One of the more common remarks after the Summer Jam / Young Money fiasco, after you filter out the HWFO like “OMG IT’S POP” and “TWEEN GIRLS’ MUSIC” sniping and “you’re a woman! / I’m a woman!” volleying and “is it really srsly real?” pondering and questions like “hey, what about Wayne?”–just kidding, nobody said that–was why Nicki Minaj didn’t say “fuck you” to Hot 97 after DJ Peter Rosenberg deemed “Starships” too poppy and/or unreal, go on stage and perform it anyway. This would never have happened–Nicki directly disobeying her boss, mentor and spear counterpart would be, if not quite career suicide, a good maiming at least–but it’d have been undeniably awesome, turning one of her biggest yet most anonymous hits into a nonchalant comeback like “Stupid Hoe” or “Beez in the Trap.” It’d certainly have said more than the onslaught of grapeshot fired by seemingly everyone in the hip-hop, pop, critical and public audiences, spewed so loudly and often that even something like an hourlong fireside chat between Funkmaster Flex and Minaj turned into incoherent shouting.
But since crashing Summer Jam isn’t possible anymore, the next best thing is probably what Nicki actually did: follow up the maligned RedOne-produced dance banger with another RedOne-produced dance banger from half two of Roman Reloaded, “Pound the Alarm.”
Granted, Summer Jam almost certainly wasn’t why this particular single was chosen. It’s as radio-savvy as “Starships,” especially when dance music is EDMbiz, a.ka. big-and-bigger biz. And it doesn’t really matter which Nicki Minaj persona’s active here, because her singles have reflected them all; they’ve kept to the standard pattern of alternate pop-radio/urban-radio releases, and from the pop half of Roman Reloaded, “Pound the Alarm” holds up best. (Although that designation’s apparently an open fan question, so maybe don’t take that as gospel.)
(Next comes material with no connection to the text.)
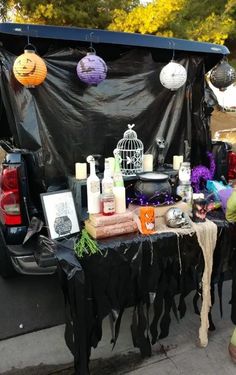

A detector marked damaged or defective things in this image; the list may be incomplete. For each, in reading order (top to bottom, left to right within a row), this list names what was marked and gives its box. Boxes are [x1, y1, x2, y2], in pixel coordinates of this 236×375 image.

tattered cloth fringe [159, 219, 218, 348]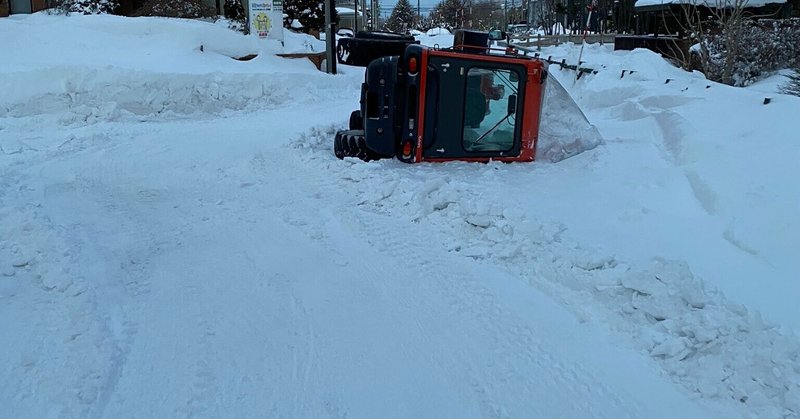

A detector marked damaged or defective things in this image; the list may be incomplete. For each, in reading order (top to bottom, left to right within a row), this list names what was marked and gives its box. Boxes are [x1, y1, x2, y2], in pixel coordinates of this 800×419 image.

overturned truck [332, 29, 600, 163]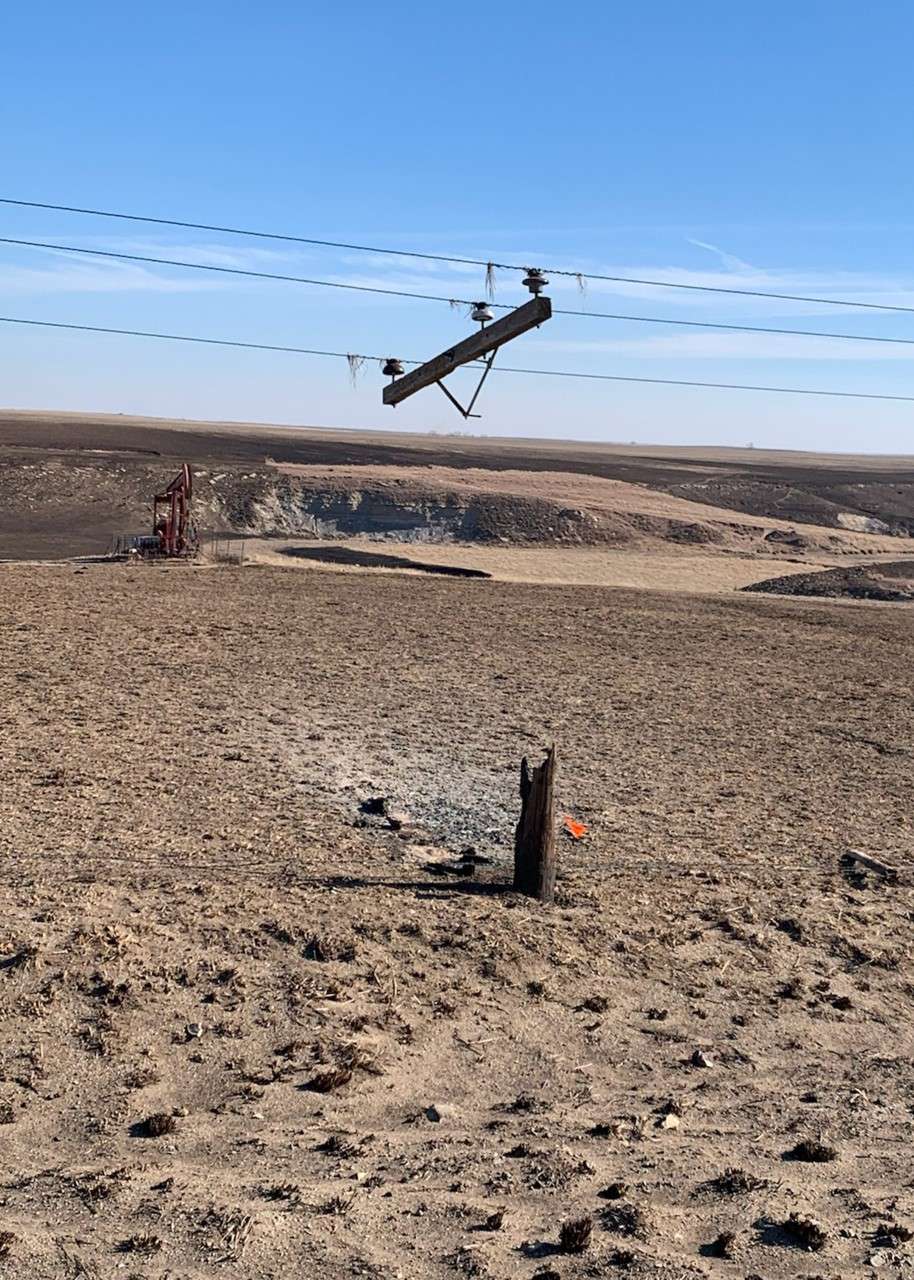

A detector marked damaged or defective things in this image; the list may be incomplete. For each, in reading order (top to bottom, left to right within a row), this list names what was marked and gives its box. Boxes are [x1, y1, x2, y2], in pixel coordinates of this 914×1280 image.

Nevertheless, there’s something flagrantly unapologetic and perfect about the timing. The less charitable way to phrase that is it’s Nicki and her label ignoring any backlash or criticism in favor of sales, but then again, what exactly is wrong with that? The best revenge is charting well, and if Nicki can reprise “Starships”‘ fairly high Hot 100 peak, this recede from NEWS CRISIS to look like what it is: a lot of caviling about a hip-hop/pop distinction the public’s settling well enough with their listening habits. Yes, “Pound the Alarm” is still a Taio Cruz pop-house castoff; yes, it’s arguably unsustainable for artists to have so much pressure to please ever-multiplying markets and fanbases or splinter their sound in ever-increasing ways. But compared to messy debates about the One True Nature of Hip-Hop and Pop Music, it’s downright fascinating–and makes for much more pleasant listening.